§ **Given instruction**
Reproduce every one of the rows below word for word, changing and leaving out nothing.

§ **Entries on spatial positioning**

-*-

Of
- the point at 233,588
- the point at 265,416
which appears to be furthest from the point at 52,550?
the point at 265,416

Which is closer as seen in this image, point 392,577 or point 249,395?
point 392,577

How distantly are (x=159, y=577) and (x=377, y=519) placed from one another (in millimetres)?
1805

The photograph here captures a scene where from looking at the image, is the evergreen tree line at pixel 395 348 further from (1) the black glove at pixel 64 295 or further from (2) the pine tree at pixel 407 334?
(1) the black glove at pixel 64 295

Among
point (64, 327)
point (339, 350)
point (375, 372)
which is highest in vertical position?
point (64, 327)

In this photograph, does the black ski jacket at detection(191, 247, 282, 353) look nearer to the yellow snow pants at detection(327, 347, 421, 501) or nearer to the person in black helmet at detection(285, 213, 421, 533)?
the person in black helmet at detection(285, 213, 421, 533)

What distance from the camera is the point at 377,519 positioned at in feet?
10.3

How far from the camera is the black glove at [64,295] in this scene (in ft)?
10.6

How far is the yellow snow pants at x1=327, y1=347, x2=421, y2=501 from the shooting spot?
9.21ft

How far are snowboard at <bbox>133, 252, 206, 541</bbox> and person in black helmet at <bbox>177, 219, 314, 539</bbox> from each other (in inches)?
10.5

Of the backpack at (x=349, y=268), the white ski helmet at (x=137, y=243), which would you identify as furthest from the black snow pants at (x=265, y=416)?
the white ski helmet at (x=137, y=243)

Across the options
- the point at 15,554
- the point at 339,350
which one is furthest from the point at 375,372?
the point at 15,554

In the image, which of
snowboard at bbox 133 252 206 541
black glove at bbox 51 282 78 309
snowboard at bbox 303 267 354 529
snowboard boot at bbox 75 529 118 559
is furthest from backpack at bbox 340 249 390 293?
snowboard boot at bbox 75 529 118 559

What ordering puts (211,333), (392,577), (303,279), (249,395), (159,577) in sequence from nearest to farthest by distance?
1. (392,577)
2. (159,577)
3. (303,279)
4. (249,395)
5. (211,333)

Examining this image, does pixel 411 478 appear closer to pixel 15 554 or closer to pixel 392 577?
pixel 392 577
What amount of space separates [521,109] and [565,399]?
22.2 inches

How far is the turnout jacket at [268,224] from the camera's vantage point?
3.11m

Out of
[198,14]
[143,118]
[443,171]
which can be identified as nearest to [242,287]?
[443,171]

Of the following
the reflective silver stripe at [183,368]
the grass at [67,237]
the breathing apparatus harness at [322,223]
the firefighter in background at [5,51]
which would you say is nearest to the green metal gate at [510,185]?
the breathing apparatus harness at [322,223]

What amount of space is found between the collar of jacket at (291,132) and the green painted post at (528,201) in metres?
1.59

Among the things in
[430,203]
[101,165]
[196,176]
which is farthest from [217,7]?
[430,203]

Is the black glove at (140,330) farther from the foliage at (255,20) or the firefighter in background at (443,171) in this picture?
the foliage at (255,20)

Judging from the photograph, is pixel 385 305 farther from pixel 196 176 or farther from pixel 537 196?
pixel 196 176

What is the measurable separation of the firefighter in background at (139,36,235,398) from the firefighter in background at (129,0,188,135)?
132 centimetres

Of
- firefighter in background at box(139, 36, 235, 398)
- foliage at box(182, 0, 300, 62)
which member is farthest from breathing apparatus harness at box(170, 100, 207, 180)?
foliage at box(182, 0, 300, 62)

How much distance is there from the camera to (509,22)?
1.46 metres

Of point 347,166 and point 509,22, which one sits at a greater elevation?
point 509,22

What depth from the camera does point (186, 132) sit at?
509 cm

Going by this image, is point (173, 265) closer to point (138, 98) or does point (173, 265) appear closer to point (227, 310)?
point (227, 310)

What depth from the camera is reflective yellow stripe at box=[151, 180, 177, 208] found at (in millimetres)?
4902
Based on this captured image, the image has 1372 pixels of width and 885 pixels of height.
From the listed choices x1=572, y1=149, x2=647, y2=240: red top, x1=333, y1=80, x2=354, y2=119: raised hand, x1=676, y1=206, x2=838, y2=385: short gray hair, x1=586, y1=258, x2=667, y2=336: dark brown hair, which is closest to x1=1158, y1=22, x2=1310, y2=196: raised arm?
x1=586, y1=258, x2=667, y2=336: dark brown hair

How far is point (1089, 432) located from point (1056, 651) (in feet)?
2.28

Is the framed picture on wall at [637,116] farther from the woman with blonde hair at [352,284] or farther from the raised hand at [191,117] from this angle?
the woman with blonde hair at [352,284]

-*-

§ **Final result**
Of
- the point at 233,588
- the point at 265,416
which appears to be furthest from the point at 52,550?
the point at 265,416

Which is closer as seen in this image, point 392,577 or point 249,395?
point 392,577

How distantly are (x=159, y=577) and (x=377, y=519) placed from one another (in millimetres)?
1805

The photograph here captures a scene where from looking at the image, is the evergreen tree line at pixel 395 348 further from (1) the black glove at pixel 64 295 or further from (2) the pine tree at pixel 407 334?
(1) the black glove at pixel 64 295

Among
point (64, 327)
point (339, 350)
point (375, 372)
which is highest in vertical position?
point (64, 327)

In this photograph, does the black ski jacket at detection(191, 247, 282, 353) look nearer to the yellow snow pants at detection(327, 347, 421, 501) or nearer to the person in black helmet at detection(285, 213, 421, 533)?
the person in black helmet at detection(285, 213, 421, 533)

What distance from the camera is the point at 377,519 positioned at in feet?
10.3

How far from the camera is the black glove at [64,295] in this scene (in ft)?
10.6

How far is the yellow snow pants at x1=327, y1=347, x2=421, y2=501 from the shooting spot?
9.21ft

How far are snowboard at <bbox>133, 252, 206, 541</bbox> and person in black helmet at <bbox>177, 219, 314, 539</bbox> from each other (in inches)?
10.5

Of the backpack at (x=349, y=268), the white ski helmet at (x=137, y=243), which would you identify as furthest from the black snow pants at (x=265, y=416)?
the white ski helmet at (x=137, y=243)

Across the options
- the point at 15,554
- the point at 339,350
which one is furthest from the point at 375,372?
the point at 15,554

In the image, which of
snowboard at bbox 133 252 206 541
black glove at bbox 51 282 78 309
snowboard at bbox 303 267 354 529
snowboard boot at bbox 75 529 118 559
is furthest from backpack at bbox 340 249 390 293?
snowboard boot at bbox 75 529 118 559

What ordering puts (211,333), (392,577), (303,279), (249,395), (159,577) in sequence from nearest to farthest by distance?
1. (392,577)
2. (159,577)
3. (303,279)
4. (249,395)
5. (211,333)

Examining this image, does pixel 411 478 appear closer to pixel 15 554 or closer to pixel 392 577?
pixel 392 577
What amount of space separates [521,109] and [565,399]?
22.2 inches

How far is the turnout jacket at [268,224] from the camera's vantage point?
3.11m

Out of
[198,14]
[143,118]
[443,171]
which can be identified as nearest to [242,287]?
[443,171]

Of the following
the reflective silver stripe at [183,368]
the grass at [67,237]
the breathing apparatus harness at [322,223]
the firefighter in background at [5,51]
which would you say is nearest to the green metal gate at [510,185]?
the breathing apparatus harness at [322,223]

What amount of space is found between the collar of jacket at (291,132) and the green painted post at (528,201) in metres?
1.59

Among the things in
[430,203]
[101,165]
[196,176]
which is farthest from [217,7]?
[430,203]

Is the black glove at (140,330) farther from the foliage at (255,20) or the firefighter in background at (443,171) in this picture?
the foliage at (255,20)

Judging from the photograph, is pixel 385 305 farther from pixel 196 176 or farther from pixel 537 196?
pixel 196 176

What is the measurable separation of the firefighter in background at (139,36,235,398) from the firefighter in background at (129,0,188,135)?
132 centimetres

Of
- firefighter in background at box(139, 36, 235, 398)
- foliage at box(182, 0, 300, 62)
which member is farthest from breathing apparatus harness at box(170, 100, 207, 180)?
foliage at box(182, 0, 300, 62)

How much distance is there from the camera to (509,22)?
1.46 metres

Of point 347,166 and point 509,22, which one sits at a greater elevation?
point 509,22

What depth from the camera does point (186, 132) sit at?
509 cm

Going by this image, is point (173, 265) closer to point (138, 98) or does point (173, 265) appear closer to point (227, 310)?
point (227, 310)

What depth from the camera is reflective yellow stripe at box=[151, 180, 177, 208] found at (in millimetres)?
4902
Based on this captured image, the image has 1372 pixels of width and 885 pixels of height.
From the listed choices x1=572, y1=149, x2=647, y2=240: red top, x1=333, y1=80, x2=354, y2=119: raised hand, x1=676, y1=206, x2=838, y2=385: short gray hair, x1=586, y1=258, x2=667, y2=336: dark brown hair, which is closest to x1=1158, y1=22, x2=1310, y2=196: raised arm?
x1=586, y1=258, x2=667, y2=336: dark brown hair

How far is point (1089, 432) located from point (1056, 651) (in feet)?
2.28

Is the framed picture on wall at [637,116] farther from the woman with blonde hair at [352,284] or farther from the raised hand at [191,117] from this angle?
the woman with blonde hair at [352,284]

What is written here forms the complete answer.